Assigned task: With pictures omitted, transcribe exactly the lines from the one containing "Holiday Halloween House" to the end of the records below.

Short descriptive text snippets
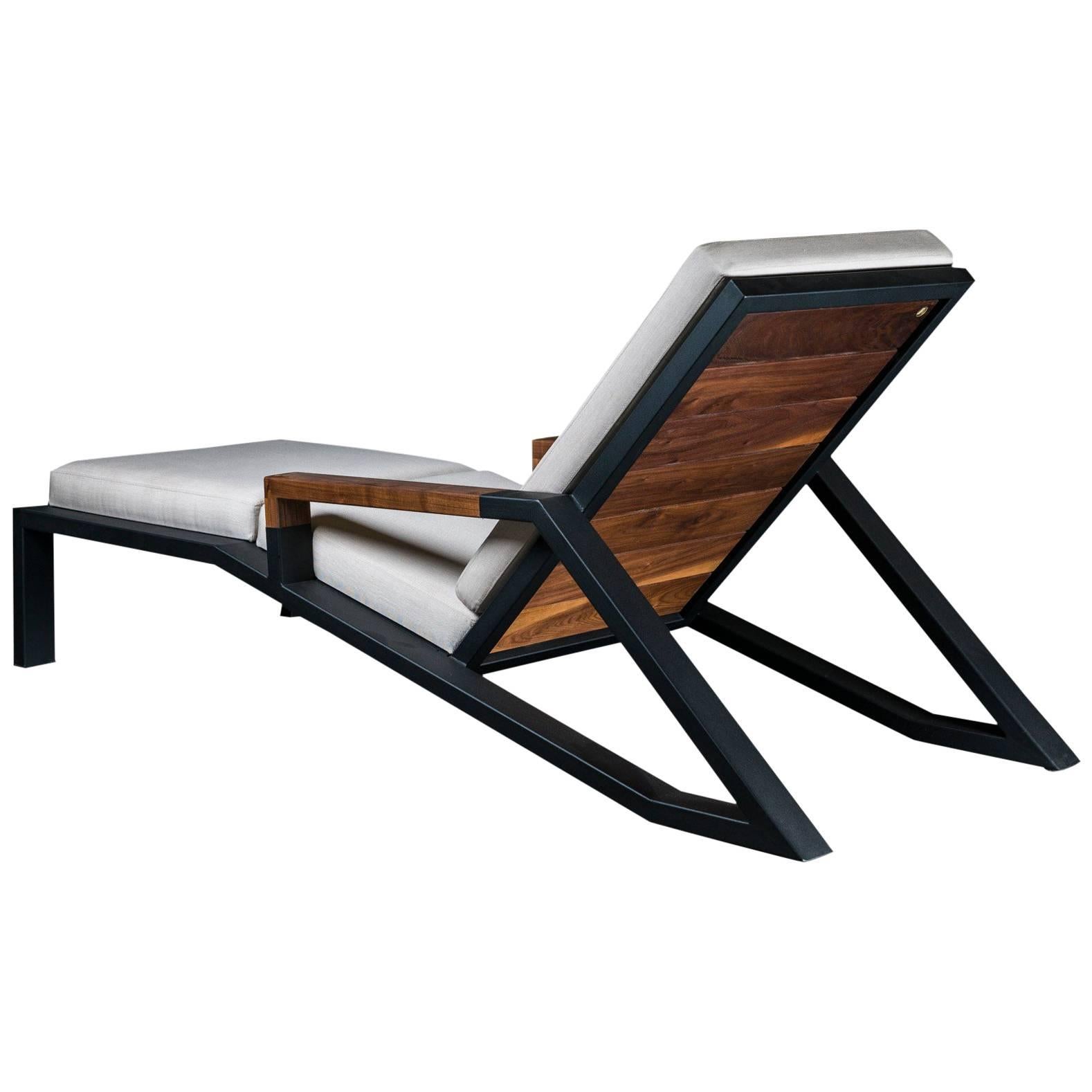 Baltimore Lounge Chair by Ambrozia, Walnut, Black Steel and Beige Upholstery For Sale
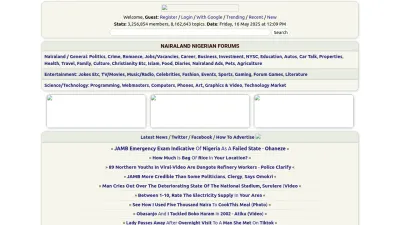 Screenshot preview of nairaland.com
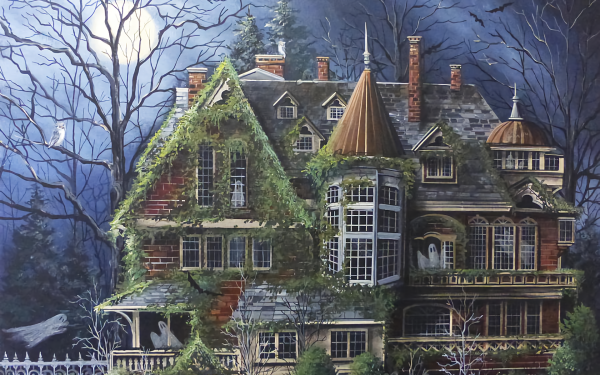 Holiday Halloween House Haunted Ghost HD Wallpaper | Background Image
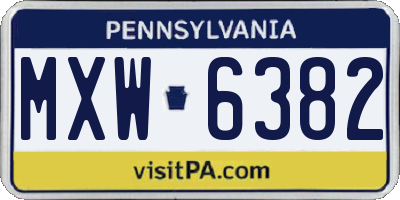 PA license plate MXW6382
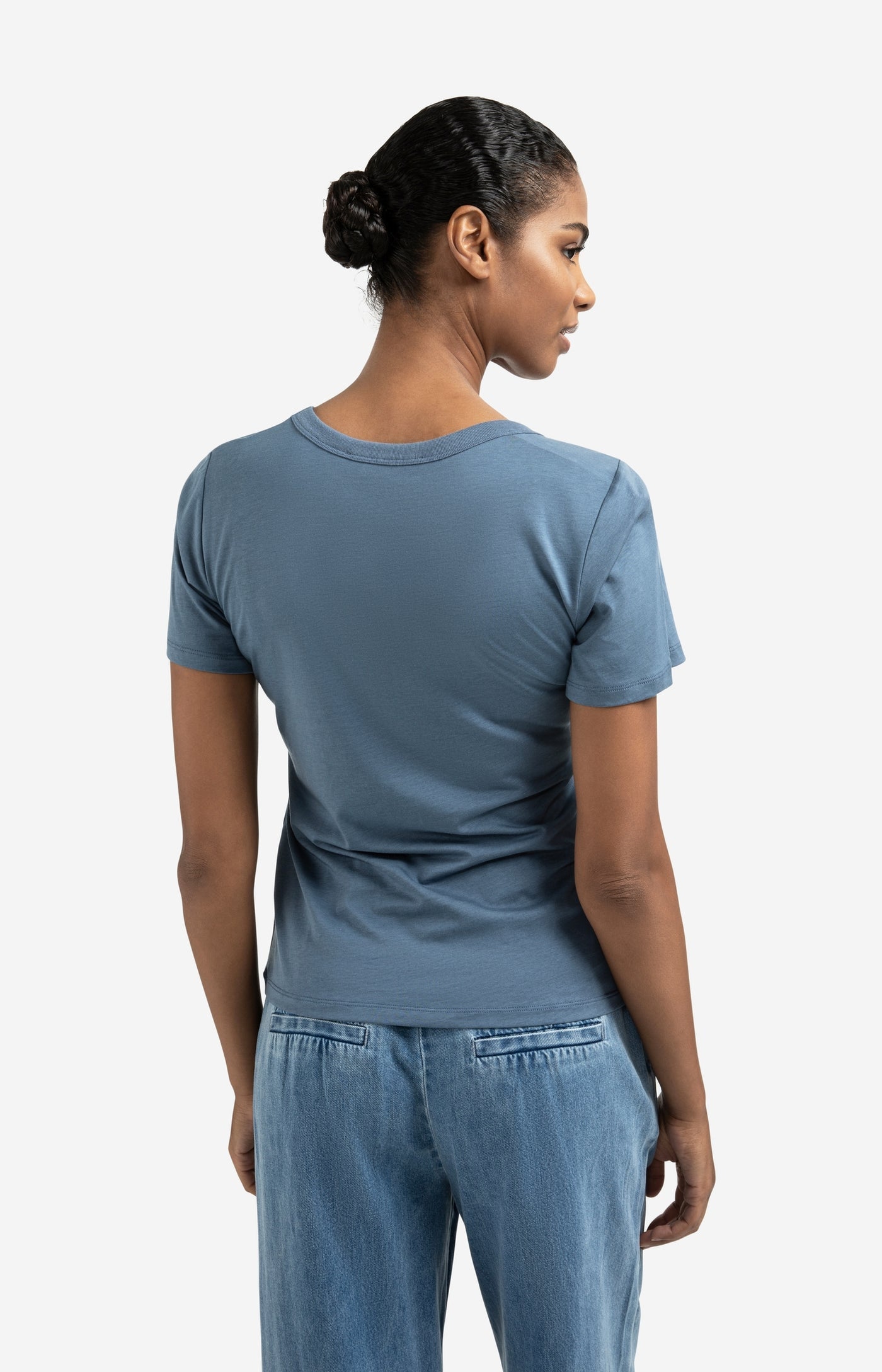 T-SHIRT MET RONDE RIBHALS CHINA BLUE | YAYA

Task solution:
 Holiday Halloween House Haunted Ghost HD Wallpaper | Background Image
 PA license plate MXW6382
 T-SHIRT MET RONDE RIBHALS CHINA BLUE | YAYA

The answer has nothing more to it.